The essential difference in the issue presented by the instant case and that of Church is that facts here do not show that the accused was ever advised of a test, whereas in Church, it was undisputed that the accused was advised that he could refuse to take any tests. It was also undisputed that he was advised that he could have a doctor of his own choice administer the test.
It was previously held, as noted in Church, that the giving of advice was mandatory,[3] as prior to the 1964 amendment of this statute, language in two subsections[4] thereof required that the advice here sought be given. This language was deleted by the amendment.

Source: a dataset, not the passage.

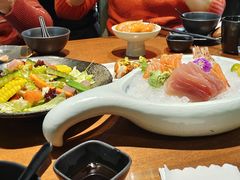 -九井澤精致料理(金茂店)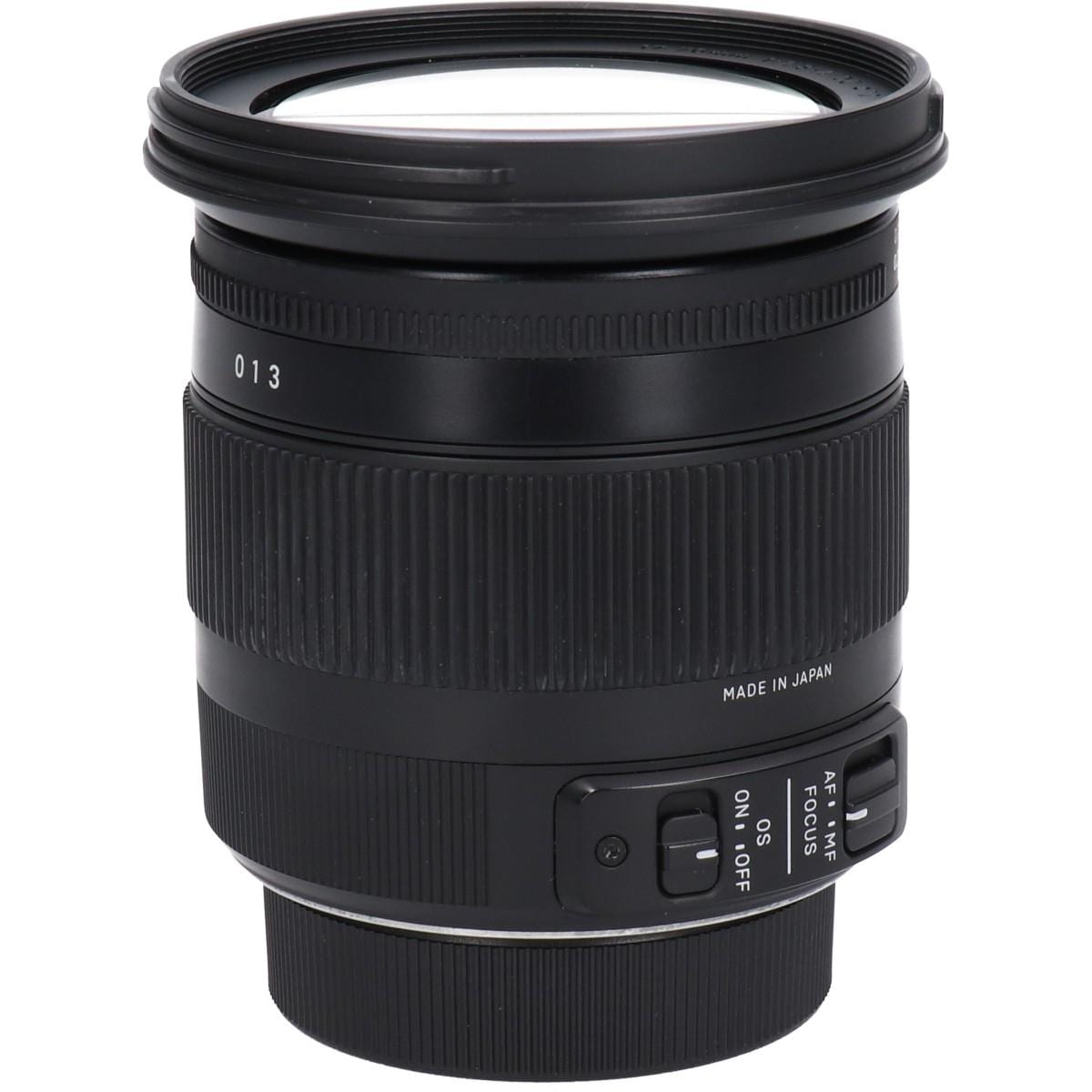 ニコン（Ｃ）１７－７０ｍｍ　Ｆ２．８－４ＤＣ　ＭＡＣＲＯ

As the statute stood for the purposes of this case and before the 1967 revision, the accused had a right to refuse to take any test provided for in this act;[5] a right to have the results of any such test administered under police direction admitted in *215 evidence so that he can take advantage of the statutory presumptions which deal with the amount of alcohol in the blood;[6] a right to demand one of the chemical tests provided by statute if facilities are reasonably available for its administration;[7] and, if he took a chemical test administered under police direction, the right to have one of the tests administered by a person of his own choosing within a reasonable time after his detention.[8]

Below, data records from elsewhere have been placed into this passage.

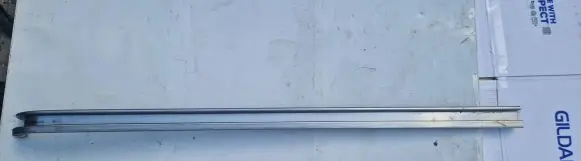 Mercedes-Benz Sprinter W906 Sliding door trim A9067660337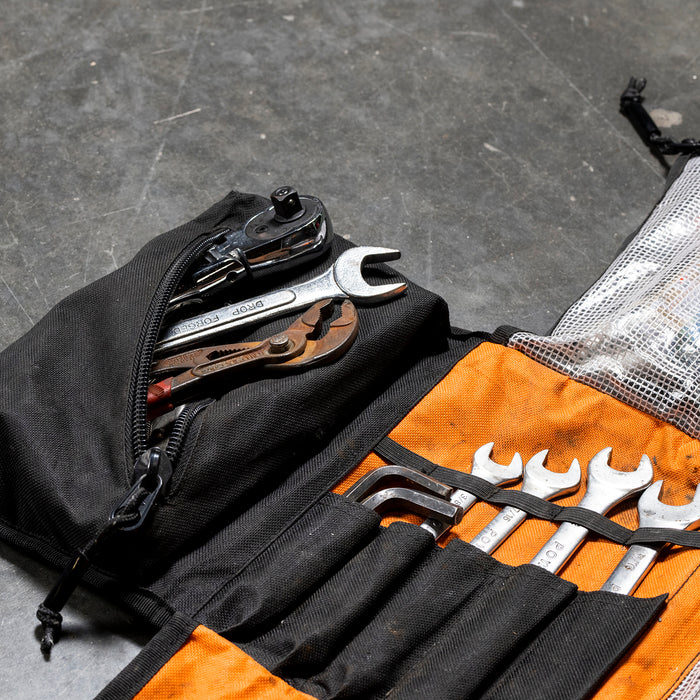 Exfil-0 2.0 Tool Roll Tool Roll Biltwell Inc.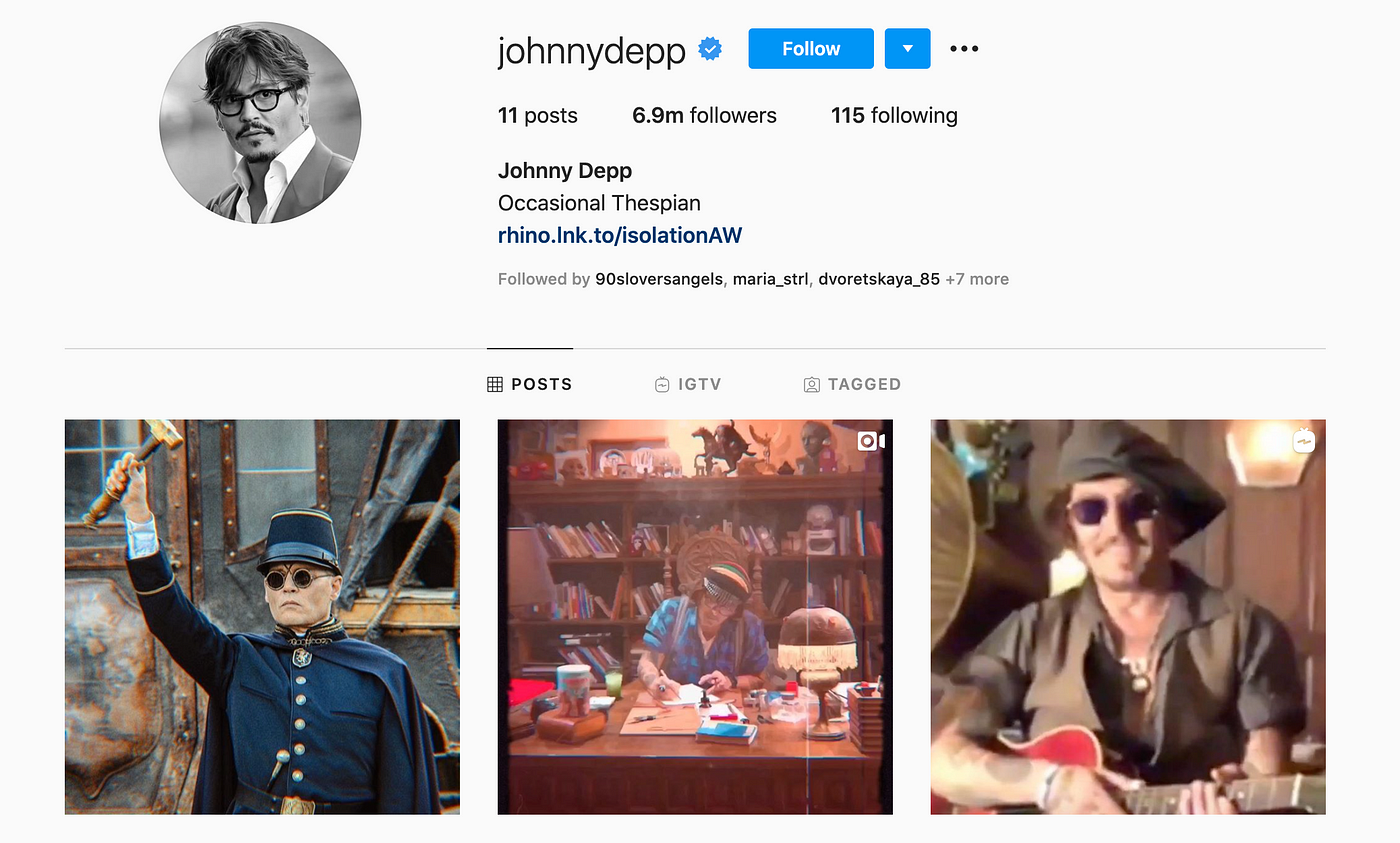 Instagram verification: Users can buy verified badges on 'black market', The Independent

The legislature clarified its intent to dispense with the requirement of advice when it deleted the language requiring that such advice be given. It compensated for this deletion by adding a specific requirement that the person charged be advised of his right to refuse to take any such test. It then retained the wording requiring that the test results be available on demand, and enlarged the defendant's right to demand any of the tests where facilities were reasonably available for its administration.
One accused under the statute is protected thereby. None of this defendant's rights were violated as none of the statutory rights were denied him. The people proved their case with other competent evidence as was within the ambit of the statute.[9]

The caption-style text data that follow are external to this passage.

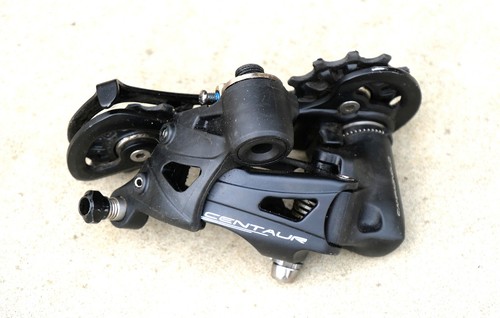 Campagnolo centaur speed - centaur, 11-speed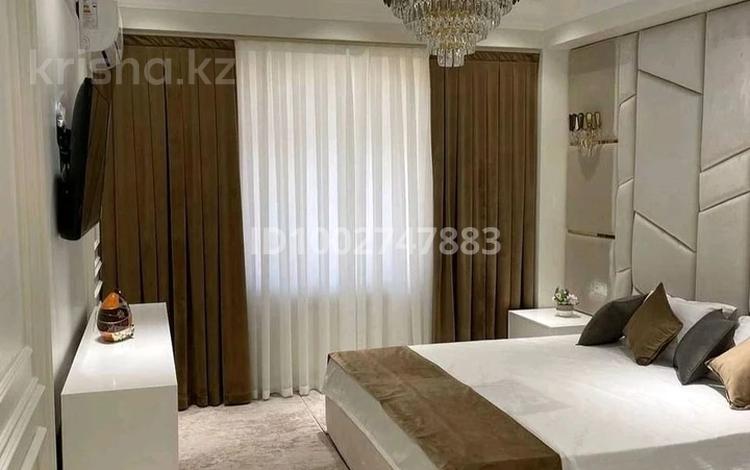 2-бөлмелі пәтер · 54 м² · 11/13 қабат, Розыбакиева 320 — Mega, бағасы: 3 500 〒 в Алматы, Бостандыкский р-н — фото 2
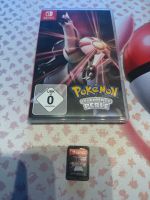 Pokemon Leuchtende Perle Nintendo Switch Nordrhein-Westfalen - Herzogenrath Vorschau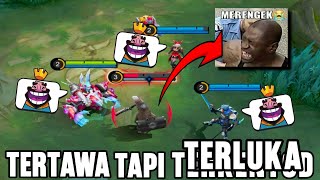 cara ngelock orang yang baik dan benar 🤓☝️ - Mobile Legends Indonesia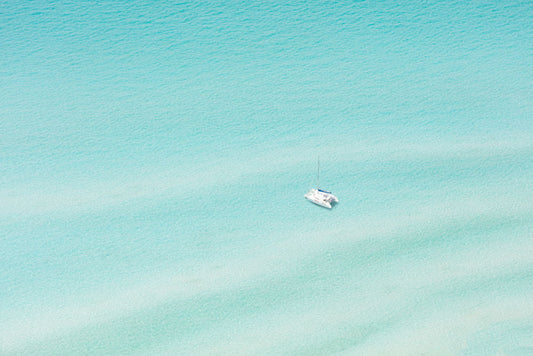 The Catamaran, Harbour Island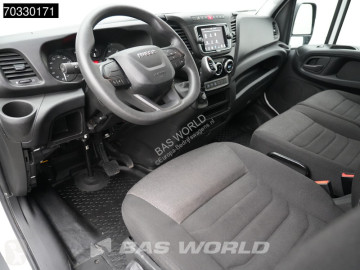 Iveco Daily 35S14 Automaat L2H2 Airco Cruise Camera 3520L L2 Euro6 A/C Cruise control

No reversal is required under these facts.
Affirmed.
J.H. GILLIS and QUINN, JJ., concurred.
NOTES
[1] PA 1964, No 104, amending PA 1949, No 300, § 625a, as added by PA 1960, No 148 (CLS 1961, § 257.625a [Stat Ann 1965 Cum Supp § 9.2325(1)]).
[2] Since the applicable statute is set forth in its entirety in People v. Church (1966), 5 Mich App 303, 305-307, with the amended portions italicized, we deem it unduly repetitious to repeat the statute here.
[3] See People v. Lyall (1964), 372 Mich 607; People v. Koval (1963), 371 Mich 453.
[4] The statute prior to amendment is set forth in People v. Koval, supra, at 454-456.
[5] Subsection (4) of CLS 1961, § 257.625a, supra, as amended.
[6] Subsection (1) of CLS 1961, § 257.625a, supra, as amended.
[7] Subsection (3) of CLS 1961, § 257.625a, supra, as amended.
[8] Ibid.
[9] Subsection (5) of CLS 1961, § 257.625a, supra, as amended.